München - „O‘zapft is!“ Seit Samstag, 17. September um 12 Uhr, ist die Wiesn offiziell eröffnet. Drei Schläge hat Oberbürgermeister Dieter Reiter beim Anstich gebraucht. Seitdem fließt das Bier auf dem Oktoberfest in Strömen.

Oktoberfest in München - Bierpreis auf der Wiesn gestiegen

Für ihre Mass müssen die Besucher in München in diesem Jahr aber tiefer in die Taschen greifen als gewohnt. Durch Corona, den Ukraine-Krieg und die Inflation steigen nicht nur die Preise für Unterkünfte, sondern auch die Bierpreise in den Festzelten. Im Vergleich zur letzten Wiesn 2019 steigen die Preise um 10 bis 20 Prozent. Hier finden Sie die Bierpreise 2022 in den Festhallen in der Übersicht.

Wiesn: „Der Bierpreis ist schon pervers“ - Kritik an Oktoberfest-Preisen

Das sorgt auf Twitter am ersten Wiesn-Wochenende erneut für Diskussionen: „Allein der Bierpreis ist schon pervers. Wer 13 Euro für die Mass bezahlt, dem geht‘s anscheinend noch zu gut“, findet jemand angesichts der aktuellen Krisen. „Ich trinke nicht ein Bier zum Preis von einem Kasten. Bin doch nicht behämmert“, äußert sich eine weitere Person ähnlich. „Über 2 Euro für den Liter Benzin motzen, aber sich auf der Wiesn den Liter Bier 14 Euro kosten lassen“, schreibt ein Mann zu einem Face-Palm-Smiley.

Oktoberfest in München: „Der Pöbel will das teuerste Bier aller Zeiten saufen!“

„Der Pöbel will das teuerste Bier aller Zeiten saufen!“ schreibt jemand sarkastisch. „Wenn die Mineralölkonzerne sehen, dass Millionen Deutsche fürs Bier gerne den 6-fachen Preis bezahlen, kostet Benzin demnächst 8,99 Euro“, befürchtet eine weitere Person. „In Köln bekomme ich für den Preis von einer Mass Bier einen ganzen Kasten bayrisches Weißbier ... 24 Flaschen, also 12 Liter. Sogar von den Brauereien, die in München die Gäste abzocken!“, äußert jemand laute Kritik.

„Wenn Depperte in ein kaltes nasses Zelt rennen, um schlecht eingeschenktes Bier und ebenso komplett überteuerte Speisen essen wollen, welche sie im Lokal um den halben Preis bekommen.

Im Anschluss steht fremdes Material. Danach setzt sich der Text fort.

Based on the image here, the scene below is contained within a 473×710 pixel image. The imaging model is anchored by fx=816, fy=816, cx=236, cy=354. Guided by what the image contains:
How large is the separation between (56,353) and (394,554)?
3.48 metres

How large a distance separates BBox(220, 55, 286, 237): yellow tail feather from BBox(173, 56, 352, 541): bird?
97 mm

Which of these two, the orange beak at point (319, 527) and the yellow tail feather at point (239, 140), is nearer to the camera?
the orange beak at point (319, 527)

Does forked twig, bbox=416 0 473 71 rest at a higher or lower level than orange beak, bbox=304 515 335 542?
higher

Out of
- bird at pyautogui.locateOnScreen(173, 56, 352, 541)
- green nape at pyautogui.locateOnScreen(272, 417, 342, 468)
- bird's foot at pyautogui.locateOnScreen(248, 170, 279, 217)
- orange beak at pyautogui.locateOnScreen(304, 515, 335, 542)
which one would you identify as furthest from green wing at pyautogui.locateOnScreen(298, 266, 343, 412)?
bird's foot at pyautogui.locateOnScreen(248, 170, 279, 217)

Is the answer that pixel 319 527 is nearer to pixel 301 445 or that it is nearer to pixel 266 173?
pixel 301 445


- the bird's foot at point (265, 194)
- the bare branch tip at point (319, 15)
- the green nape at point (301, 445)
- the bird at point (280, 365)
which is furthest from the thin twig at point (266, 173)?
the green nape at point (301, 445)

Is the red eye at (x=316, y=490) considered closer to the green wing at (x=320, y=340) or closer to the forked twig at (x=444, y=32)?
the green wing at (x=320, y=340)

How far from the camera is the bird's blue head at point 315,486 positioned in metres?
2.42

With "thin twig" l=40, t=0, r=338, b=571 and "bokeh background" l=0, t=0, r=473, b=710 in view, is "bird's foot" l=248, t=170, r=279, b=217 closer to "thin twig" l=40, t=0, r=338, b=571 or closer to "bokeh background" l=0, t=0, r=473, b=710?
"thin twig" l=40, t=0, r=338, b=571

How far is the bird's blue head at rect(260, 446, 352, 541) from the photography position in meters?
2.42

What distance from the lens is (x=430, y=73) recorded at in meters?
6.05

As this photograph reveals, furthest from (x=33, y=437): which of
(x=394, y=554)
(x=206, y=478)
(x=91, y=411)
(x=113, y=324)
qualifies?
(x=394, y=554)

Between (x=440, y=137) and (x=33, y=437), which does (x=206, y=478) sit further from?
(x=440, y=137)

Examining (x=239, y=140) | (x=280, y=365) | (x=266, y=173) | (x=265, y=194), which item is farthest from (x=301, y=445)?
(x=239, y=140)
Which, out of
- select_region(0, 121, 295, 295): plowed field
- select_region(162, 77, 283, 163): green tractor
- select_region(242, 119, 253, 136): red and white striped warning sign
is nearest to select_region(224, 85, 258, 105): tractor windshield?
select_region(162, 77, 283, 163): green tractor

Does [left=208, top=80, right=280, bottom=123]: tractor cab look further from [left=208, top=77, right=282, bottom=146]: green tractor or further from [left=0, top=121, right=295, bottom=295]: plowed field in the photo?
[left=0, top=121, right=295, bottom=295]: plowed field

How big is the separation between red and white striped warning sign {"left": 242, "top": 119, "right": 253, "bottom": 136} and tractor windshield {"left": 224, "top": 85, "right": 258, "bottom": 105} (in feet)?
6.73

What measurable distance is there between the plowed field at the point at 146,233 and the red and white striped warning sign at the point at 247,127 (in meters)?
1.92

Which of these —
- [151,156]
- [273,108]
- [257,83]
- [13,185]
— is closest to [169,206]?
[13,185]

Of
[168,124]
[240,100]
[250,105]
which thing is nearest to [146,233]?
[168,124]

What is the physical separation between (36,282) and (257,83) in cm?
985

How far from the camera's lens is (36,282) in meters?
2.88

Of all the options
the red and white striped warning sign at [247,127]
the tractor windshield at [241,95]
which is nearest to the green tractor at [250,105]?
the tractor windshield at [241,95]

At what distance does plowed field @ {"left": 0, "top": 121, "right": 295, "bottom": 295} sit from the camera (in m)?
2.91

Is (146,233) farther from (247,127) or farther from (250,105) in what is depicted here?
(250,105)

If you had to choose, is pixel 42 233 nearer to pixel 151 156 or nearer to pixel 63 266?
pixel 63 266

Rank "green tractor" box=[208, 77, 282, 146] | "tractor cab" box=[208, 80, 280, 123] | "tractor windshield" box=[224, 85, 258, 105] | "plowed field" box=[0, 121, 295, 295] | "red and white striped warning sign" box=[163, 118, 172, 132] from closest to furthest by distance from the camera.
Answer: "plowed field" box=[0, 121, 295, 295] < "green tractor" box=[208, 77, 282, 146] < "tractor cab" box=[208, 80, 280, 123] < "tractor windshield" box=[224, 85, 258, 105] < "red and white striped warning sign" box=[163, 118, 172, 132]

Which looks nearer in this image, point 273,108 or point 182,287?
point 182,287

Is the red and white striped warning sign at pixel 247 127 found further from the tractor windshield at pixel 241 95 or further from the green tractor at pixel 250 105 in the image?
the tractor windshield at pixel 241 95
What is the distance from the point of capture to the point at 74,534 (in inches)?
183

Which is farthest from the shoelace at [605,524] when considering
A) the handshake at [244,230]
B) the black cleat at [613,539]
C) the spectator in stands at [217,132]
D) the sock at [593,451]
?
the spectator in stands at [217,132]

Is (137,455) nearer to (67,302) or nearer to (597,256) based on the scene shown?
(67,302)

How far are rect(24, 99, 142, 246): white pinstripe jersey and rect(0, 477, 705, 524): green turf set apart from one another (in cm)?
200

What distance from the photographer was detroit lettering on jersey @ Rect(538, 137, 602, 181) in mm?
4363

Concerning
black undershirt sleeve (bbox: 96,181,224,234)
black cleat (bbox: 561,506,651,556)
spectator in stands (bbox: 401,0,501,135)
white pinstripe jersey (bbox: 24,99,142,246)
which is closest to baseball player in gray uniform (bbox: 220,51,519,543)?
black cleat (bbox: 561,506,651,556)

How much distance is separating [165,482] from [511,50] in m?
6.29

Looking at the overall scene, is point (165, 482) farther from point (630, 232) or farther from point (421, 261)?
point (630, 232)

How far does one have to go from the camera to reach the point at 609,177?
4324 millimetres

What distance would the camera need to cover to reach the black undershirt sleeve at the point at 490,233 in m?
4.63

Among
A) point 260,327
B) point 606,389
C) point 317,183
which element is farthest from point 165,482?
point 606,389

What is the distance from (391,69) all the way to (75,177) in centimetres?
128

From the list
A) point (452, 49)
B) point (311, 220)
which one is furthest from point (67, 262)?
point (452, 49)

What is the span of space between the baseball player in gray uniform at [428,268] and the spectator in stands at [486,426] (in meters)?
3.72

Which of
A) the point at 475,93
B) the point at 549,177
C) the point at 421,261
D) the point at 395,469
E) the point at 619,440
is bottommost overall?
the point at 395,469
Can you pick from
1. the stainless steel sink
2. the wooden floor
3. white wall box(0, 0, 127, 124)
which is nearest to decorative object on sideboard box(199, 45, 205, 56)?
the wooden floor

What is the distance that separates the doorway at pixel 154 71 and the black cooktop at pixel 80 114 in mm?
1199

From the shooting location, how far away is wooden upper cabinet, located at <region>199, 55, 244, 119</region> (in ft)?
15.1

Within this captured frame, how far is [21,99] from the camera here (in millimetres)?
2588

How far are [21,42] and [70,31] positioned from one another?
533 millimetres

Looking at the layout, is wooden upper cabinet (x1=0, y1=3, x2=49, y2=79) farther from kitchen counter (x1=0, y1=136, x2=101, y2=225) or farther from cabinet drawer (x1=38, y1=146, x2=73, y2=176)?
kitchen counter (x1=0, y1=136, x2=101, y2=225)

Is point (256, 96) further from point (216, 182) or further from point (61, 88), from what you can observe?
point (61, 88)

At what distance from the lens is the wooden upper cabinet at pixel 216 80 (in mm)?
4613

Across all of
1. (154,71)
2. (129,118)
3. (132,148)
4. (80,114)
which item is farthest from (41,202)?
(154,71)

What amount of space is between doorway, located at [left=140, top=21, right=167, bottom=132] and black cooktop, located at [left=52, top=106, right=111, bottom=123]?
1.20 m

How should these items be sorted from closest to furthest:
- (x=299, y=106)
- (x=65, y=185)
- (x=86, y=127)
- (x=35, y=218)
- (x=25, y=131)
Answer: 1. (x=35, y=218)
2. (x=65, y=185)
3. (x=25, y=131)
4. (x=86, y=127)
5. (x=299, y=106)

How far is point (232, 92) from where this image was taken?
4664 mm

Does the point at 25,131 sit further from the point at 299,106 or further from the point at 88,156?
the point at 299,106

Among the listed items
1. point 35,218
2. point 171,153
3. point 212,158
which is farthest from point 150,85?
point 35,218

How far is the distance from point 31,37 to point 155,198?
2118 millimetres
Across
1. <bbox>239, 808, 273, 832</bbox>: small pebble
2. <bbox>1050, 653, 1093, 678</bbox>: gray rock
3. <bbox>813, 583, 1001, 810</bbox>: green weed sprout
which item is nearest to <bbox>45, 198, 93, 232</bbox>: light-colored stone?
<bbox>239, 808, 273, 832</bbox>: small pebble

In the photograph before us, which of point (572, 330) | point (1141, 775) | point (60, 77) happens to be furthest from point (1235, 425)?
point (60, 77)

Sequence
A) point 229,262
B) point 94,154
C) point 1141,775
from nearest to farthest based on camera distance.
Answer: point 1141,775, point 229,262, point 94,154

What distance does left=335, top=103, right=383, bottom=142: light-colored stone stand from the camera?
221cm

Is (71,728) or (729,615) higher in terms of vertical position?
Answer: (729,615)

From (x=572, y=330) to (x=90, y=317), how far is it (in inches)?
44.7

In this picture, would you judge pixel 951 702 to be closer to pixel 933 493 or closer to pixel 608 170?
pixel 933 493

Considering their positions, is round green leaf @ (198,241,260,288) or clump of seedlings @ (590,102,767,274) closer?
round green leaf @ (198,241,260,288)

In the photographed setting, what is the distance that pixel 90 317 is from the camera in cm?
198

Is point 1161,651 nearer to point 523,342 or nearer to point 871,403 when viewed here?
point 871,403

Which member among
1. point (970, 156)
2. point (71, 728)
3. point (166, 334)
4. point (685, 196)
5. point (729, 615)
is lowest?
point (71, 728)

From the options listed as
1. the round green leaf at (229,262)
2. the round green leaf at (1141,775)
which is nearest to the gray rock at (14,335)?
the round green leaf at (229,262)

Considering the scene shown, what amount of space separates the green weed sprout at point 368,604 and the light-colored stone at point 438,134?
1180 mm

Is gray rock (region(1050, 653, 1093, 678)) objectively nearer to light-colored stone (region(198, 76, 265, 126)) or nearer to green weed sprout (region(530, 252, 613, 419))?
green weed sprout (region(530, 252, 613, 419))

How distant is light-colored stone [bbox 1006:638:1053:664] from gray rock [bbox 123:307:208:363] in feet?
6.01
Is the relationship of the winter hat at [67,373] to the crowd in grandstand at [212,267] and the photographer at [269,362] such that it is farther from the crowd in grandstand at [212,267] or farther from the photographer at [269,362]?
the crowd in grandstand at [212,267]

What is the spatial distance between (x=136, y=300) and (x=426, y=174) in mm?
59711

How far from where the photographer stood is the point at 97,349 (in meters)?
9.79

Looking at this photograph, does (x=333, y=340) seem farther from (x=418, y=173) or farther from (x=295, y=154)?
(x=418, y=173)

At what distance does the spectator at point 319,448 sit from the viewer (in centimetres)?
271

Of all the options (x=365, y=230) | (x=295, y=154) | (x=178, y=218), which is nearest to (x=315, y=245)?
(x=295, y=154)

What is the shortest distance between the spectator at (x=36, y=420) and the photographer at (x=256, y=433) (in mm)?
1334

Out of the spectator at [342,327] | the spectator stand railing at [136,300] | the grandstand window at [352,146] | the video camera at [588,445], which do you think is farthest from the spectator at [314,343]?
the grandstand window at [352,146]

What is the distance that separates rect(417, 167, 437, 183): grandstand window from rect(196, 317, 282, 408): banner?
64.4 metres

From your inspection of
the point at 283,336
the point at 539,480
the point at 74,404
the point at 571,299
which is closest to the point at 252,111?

Dann nennt man den Irrsinn Oktoberfest“, äußert jemand seine Meinung zur Wiesn.

Start des 187. Münchner Oktoberfests - Bierzelt
Das Bier auf dem Oktoberfest fließt in Strömen - auch wenn es teurer geworden ist. © Felix Hörhager/dpa +++ dpa-Bildfunk +++

Teures Oktoberfest: „Der Preis ist doch ok“

Doch nicht jeder hat etwas am Bierpreis auszusetzen: „Der Preis ist doch ok, in der Kneipe oder Disse bezahlt man ja auch, zwischen 3€-5€ für ne 0,33l Pulle Bier, also zwischen 12€-15€ für ein Liter“, meint jemand. Eine zweite Person fügt hinzu: „Und immer die Lästerei über den Bierpreis. 1 l ca. 13,80€. Aber in Clubs zahlt ihr für ein 0,33l Pils 7 oder 8€. Merkt ihr selber, oder?“ (kam)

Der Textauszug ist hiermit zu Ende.